**WHAT YOU NEED TO DO:**
• A. Decide whether each statement below agrees with the article on police visits to G20 activists, answering yes or no and quoting the deciding words of the article: (i) police first visited the Toronto Community Mobilization Network on February 21, 2010; (ii) both officers who attended the York University meeting were from the Toronto Police Service; (iii) Luscombe says police turned to intimidation after their offers of cooperation were rejected.
• B. Carry on the article on police visits to G20 activists, beginning after its final paragraph.

**SELECTED EXTRACT:**

------------------------------------------------------------------------

Activists protesting the G20 are claiming that numerous visits by police in recent weeks have involved intimidation and harassment.

According to multiple sources, in the last month police have visited university groups, political meetings, union offices and individuals involved in protesting the G20.

Police began visiting groups like the Toronto Community Mobilization Network (TCMN) on February 21, 2010 when they held a meeting for ‘G8/20 Resistance in Toronto.’

According to Terrance Luscombe, a member of the TCMN, plain clothes police showed up claiming they were trying to keep channels open around the G20 to ensure nothing bad happens. “We told them that this wasn’t the space. They left and they let us know that they were going to be waiting outside the meeting the entire time in an unmarked car,” he said.

Two weeks later, police showed up to a student group general meeting at York University. Tom Keefer, a student facilitating the meeting said that two young looking police officers came into the meeting and signed in. One was from the Royal Canadian Mounted Police (RCMP) and the other was from the Toronto Police Service (TPS). The officers were asked to leave. According to Keefer, “They went away and then when the meeting was breaking up they came back in. People said ‘This is not appropriate’ and that they should leave their info and someone would contact them.”

Elley Newman, a board member of the group does not believe that the police were trying to just keep channels open. “I think they’re try to figure out what people are doing for protests so they can prepare for how to deal with it and so it’s easier for them to try to shut protests down. I think it is dishonest trying to go into a safe space where people are organizing as an infiltrator. They say ‘We want to work with you’, which I don’t think is realistic or the case.”

Others have shared similar distrust of police motives.

“They wanted to set up an informant situation,” says an activist who wished to remain anonymous. “Activists should be aware that [the police] are trying to co-op them. They are setting themselves up as the arbiters of what’s legitimate protest.”

Multiple individuals have confirmed that police have visited Toronto-based Ontario Public Interest Research Groups (OPIRG), an anarchist assembly meeting, the United Steelworkers hall, a TCMN meeting, members of the G8/G20 people’s summit, and a number of individual activists involved with both G20 protests and the G20 Media Center. Activists in Ottawa have also claimed to have been visited by police from out-of-town.

“I think the first round [of police visits] was certainly trying to get their finger on the pulse of the actions that will be happening,” says Luscombe. “When they started they tried to be cheery, saying that they could us get permits. As the cooperation has been rejected they have stopped this ‘we’re trying to work together’ and they have instead turned to intimidation…pretty classic intimidation.”

------------------------------------------------------------------------

**SUPPLIED INFORMATION:**
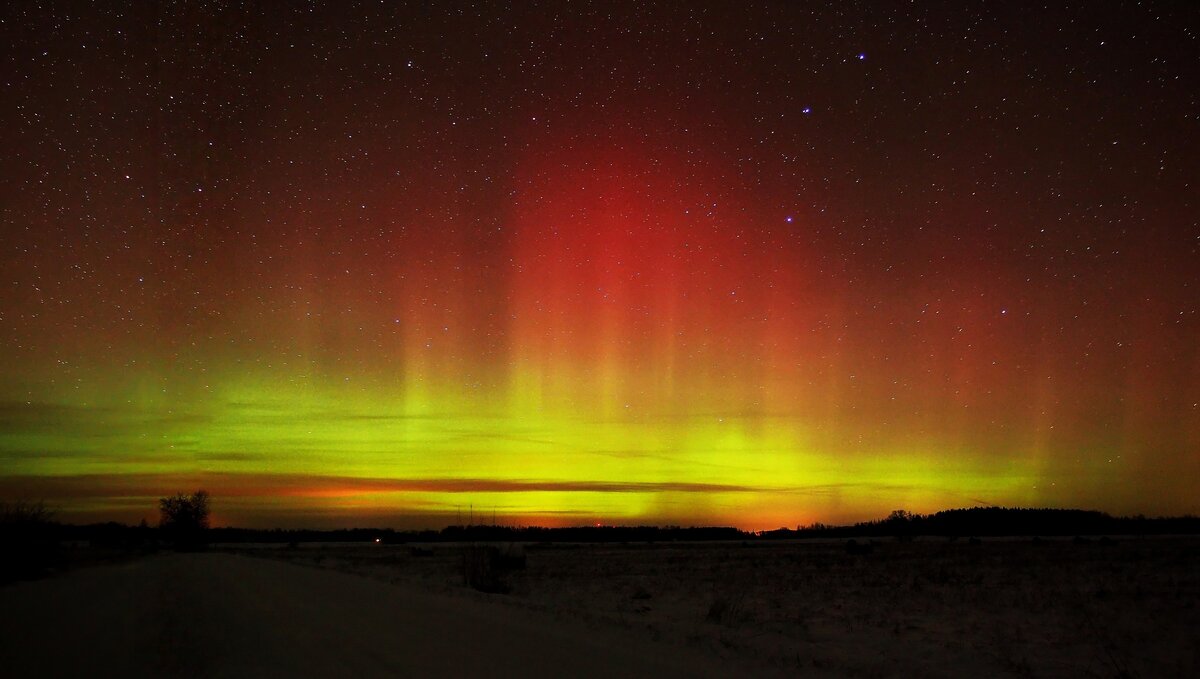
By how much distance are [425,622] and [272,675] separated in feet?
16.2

------------------------------------------------------------------------

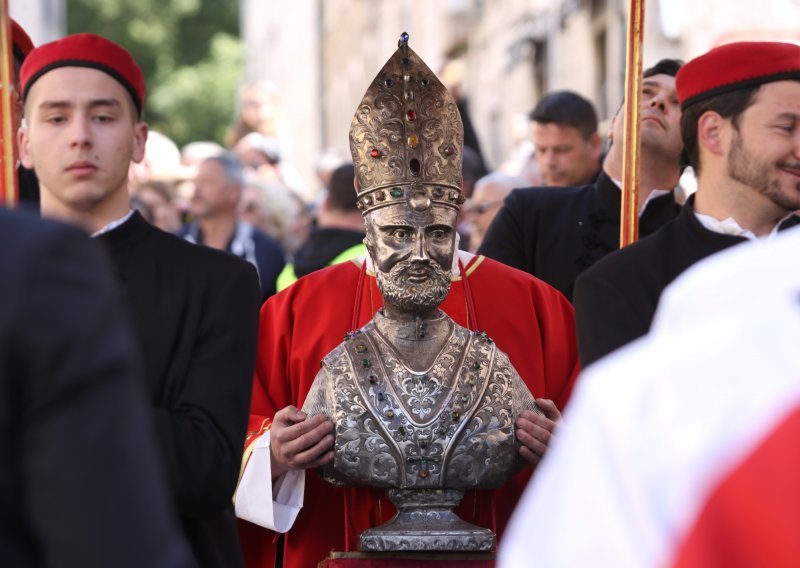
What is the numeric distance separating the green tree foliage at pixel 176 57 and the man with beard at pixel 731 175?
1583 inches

------------------------------------------------------------------------

**SOLVED PROBLEMS:**
• A.
(i) Yes: "Police began visiting groups like the Toronto Community Mobilization Network (TCMN) on February 21, 2010"
(ii) No: "One was from the Royal Canadian Mounted Police (RCMP) and the other was from the Toronto Police Service (TPS)."
(iii) Yes: "As the cooperation has been rejected they have stopped this ‘we’re trying to work together’ and they have instead turned to intimidation…pretty classic intimidation."

• B.
After they showed up at the first TCMN, police were given an e-mail that the group wouldn’t be talking to them, but police continued to show up to events anyways.

At one meeting police refused to leave. “We asked them to leave, but this time they refused to,” says Luscombe, saying that police claimed that they didn’t have to leave because the meeting was not renting the whole hall. “They didn’t leave for at least 20 minutes.” Luscombe says the police only left after a staff person at the hall explained the entire hall had been rented. He also said that police said they had contacted the hall to try to figure out a way around them being kicked out.

Clare O’Conner, a staff member at one of the OPIRG’s, confirmed the group was visited by Wendy Lane, a RCMP Officer with the G8 Summit, Integrated Security Unit, and Raman Singh from the TPS.

A call to both Lane and Singh was returned by Meaghan Gray with the TPS G20 Planning Team, however Gray could not be reached for comment by deadline.

This is not the first time that activists have claimed harassment by members of the RCMP or the Integrated Security Unit.

Guillaume Beaulieu, a Vancouver-based political educator with Teaching 2010 Resistance, an “independent project to develop critically-minded Olympics workshops”, claims that similar events unfolded with anti-Olympics activists before the 2010 Olympics in Vancouver.

“There were waves of visits to activists homes. They visited 12 people in 24 hours,” says Beaulieu.

Beaulieu, who toured around Ontario and Quebec doing political education related to the Olympics, claims that he was singled out and severely harassed by police.

“The opening of the torch relay in Victoria they went to one of my friend’s mom and told her I was a cop-killer and that her son is hanging out with bad people,” he claims.

“The police visited a lot of girlfriends, parents, employers. I toured in Ontario and Quebec around Christmas and I called a friend to book a date in Montreal. He was visited by the RCMP the day after. I don’t know how they managed to get the content of my phone conversation with that person in 24 hours and make a visit down there with two RCMP officers.

“I really think that the goal was intimidation and trying to prevent us from taking part in real social change and push us to do nothing,” he said.

Beaulieu claims that members of the Integrated Security Unit (ISU), the same unit visiting activists in Toronto, followed him on his tour.

“Lorrie McDougall, a high level member of the ISU, was following me around and laughing at me. He talked to me in Hamilton and told me he was following me. He told me while under interrogation that he would be one of the leaders in the ISU in Toronto,” he said.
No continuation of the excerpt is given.